8. Compound indicators

The grammar of indicators is quite simple; almost all facets are optional. You can combine indicators in any order, and they are still grammatical. The presumed denotation is additive; thus the whole is the sum of the parts regardless of the order expressed, although the first expressed is presumed most important to the speaker. Every possible string of UI cmavo has some meaning.

Within a string of indicators, there will be conventions of interpretation which amount to a kind of second-order grammar. Each of the modifier words is presumed to modify an indicator to the left, if there is one. (There is an “unspecified emotion” word, “ge'e”, reserved to ensure that if you want to express a modifier without a root emotion, it doesn’t attach to and modify a previous but distinct emotional expression.)

For example, “.ieru'e” expresses a weak positive value on the scale of agreement: the speaker agrees (presumably with the listener or with something else just stated), but with the least possible degree of intensity. But “.ie ge'eru'e” expresses agreement (at an unspecified level), followed by some other unstated emotion which is felt at a weak level. A rough English equivalent of “.ie ge'eru'e” might be “I agree, but ...” where the “but” is left hanging. (Again, attitudes aren’t always expressed in English by English attitudinals.)

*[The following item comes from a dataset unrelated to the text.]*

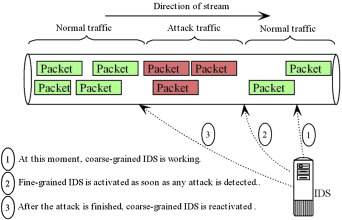 Intrusion detection system phd thesis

A scale variable similarly modifies the previous emotion word. You put the scale word for a root emotion word before a modifier, since the latter can have its own scale word. This merely maximizes the amount of information expressible. For example, “.oinaicu'i ro'ucai” expresses a feeling midway between pain (“.oi”) and pleasure (“.oinai”) which is intensely sexual (“ro'u”) in nature.

The cmavo “nai” is the most tightly bound modifier in the language: it always negates exactly one word — the preceding one. Of all the words used in indicator constructs, “nai” is the only one with any meaning outside the indicator system. If you try to put an indicator between a non-indicator cmavo and its “nai” negator, the “nai” will end up negating the last word of the indicator. The result, though unambiguous, is not what you want. For example,

8.1)   mi .e .ui nai do
       I and [Yay!] [Not!] you
means “I and (unfortunately) you”, whereas
8.2)   mi .e nai .ui do
       I and [Not!] [Yay!] you
means “I but (fortunately) not you”. Attitudinal “nai” expresses a “scalar negation”, a concept explained in Chapter 15; since every attitudinal word implies exactly one scale, the effect of “nai” on each should be obvious.

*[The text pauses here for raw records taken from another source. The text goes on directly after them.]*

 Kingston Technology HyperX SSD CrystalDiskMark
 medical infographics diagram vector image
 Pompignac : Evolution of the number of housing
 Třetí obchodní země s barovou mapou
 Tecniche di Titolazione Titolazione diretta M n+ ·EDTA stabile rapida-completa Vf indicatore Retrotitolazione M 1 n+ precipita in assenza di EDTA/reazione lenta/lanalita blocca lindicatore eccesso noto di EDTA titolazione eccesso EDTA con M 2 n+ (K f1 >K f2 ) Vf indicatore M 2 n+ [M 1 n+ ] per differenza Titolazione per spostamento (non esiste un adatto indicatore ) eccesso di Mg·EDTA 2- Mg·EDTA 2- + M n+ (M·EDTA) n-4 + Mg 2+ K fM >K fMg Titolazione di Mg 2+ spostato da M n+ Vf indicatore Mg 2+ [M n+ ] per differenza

Thus, the complete internal grammar of UI is as follows, with each listed part optionally present or absent without affecting grammaticality, though it obviously would affect meaning.

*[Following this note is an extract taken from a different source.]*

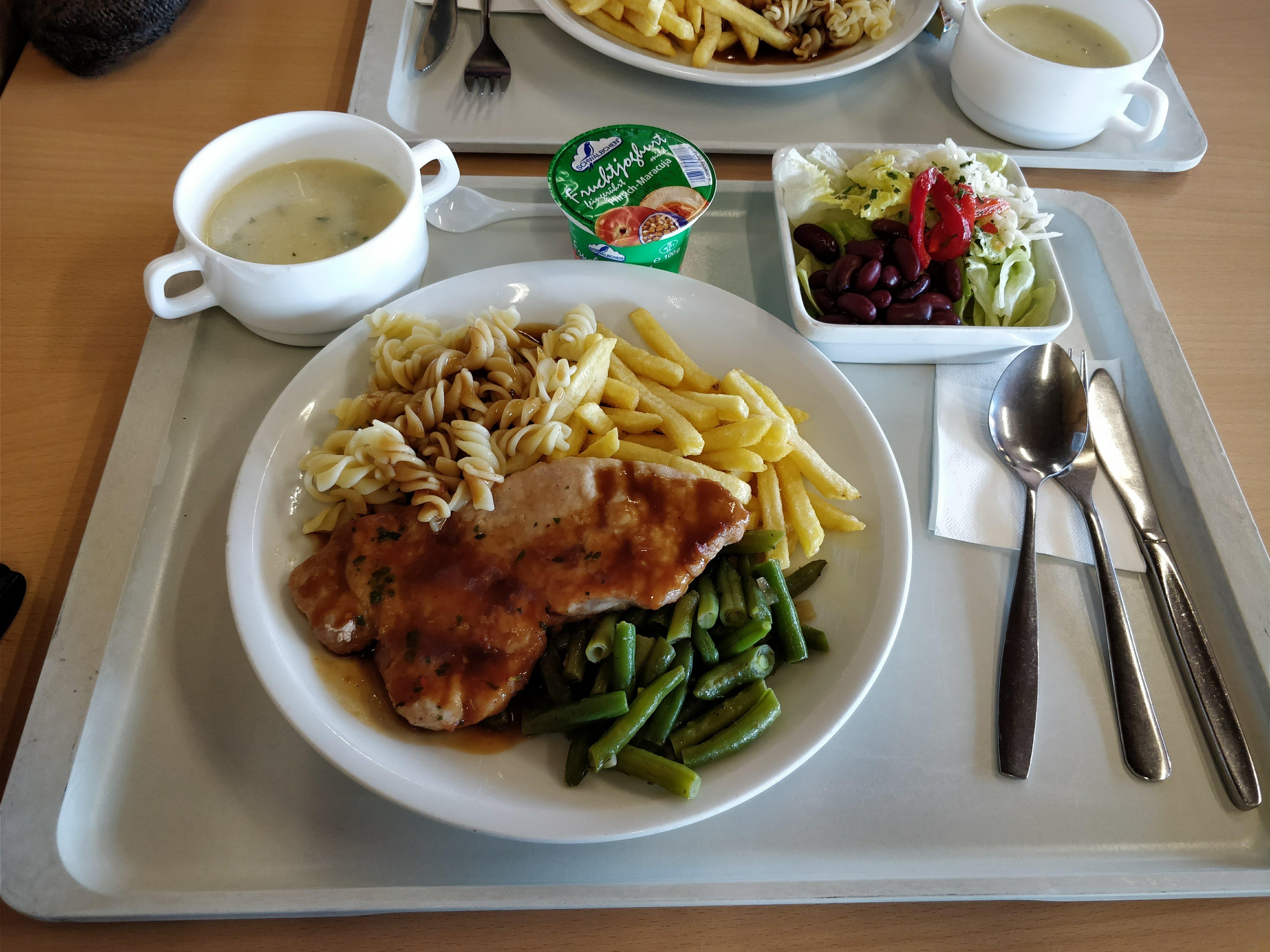 https://foodloader.net/nico_2018-01-11_kantinenfrass.jpg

      attitudinal “nai” intensity-word “nai” modifier “nai” intensity-word “nai”
                                  (possibly repeated)

“ge'e”, the non-specific emotion word, functions as an attitudinal. If multiple attitudes are being expressed at once, then in the 2nd or greater position, either “ge'e” or a VV word must be used to prevent any modifiers from modifying the previous attitudinal.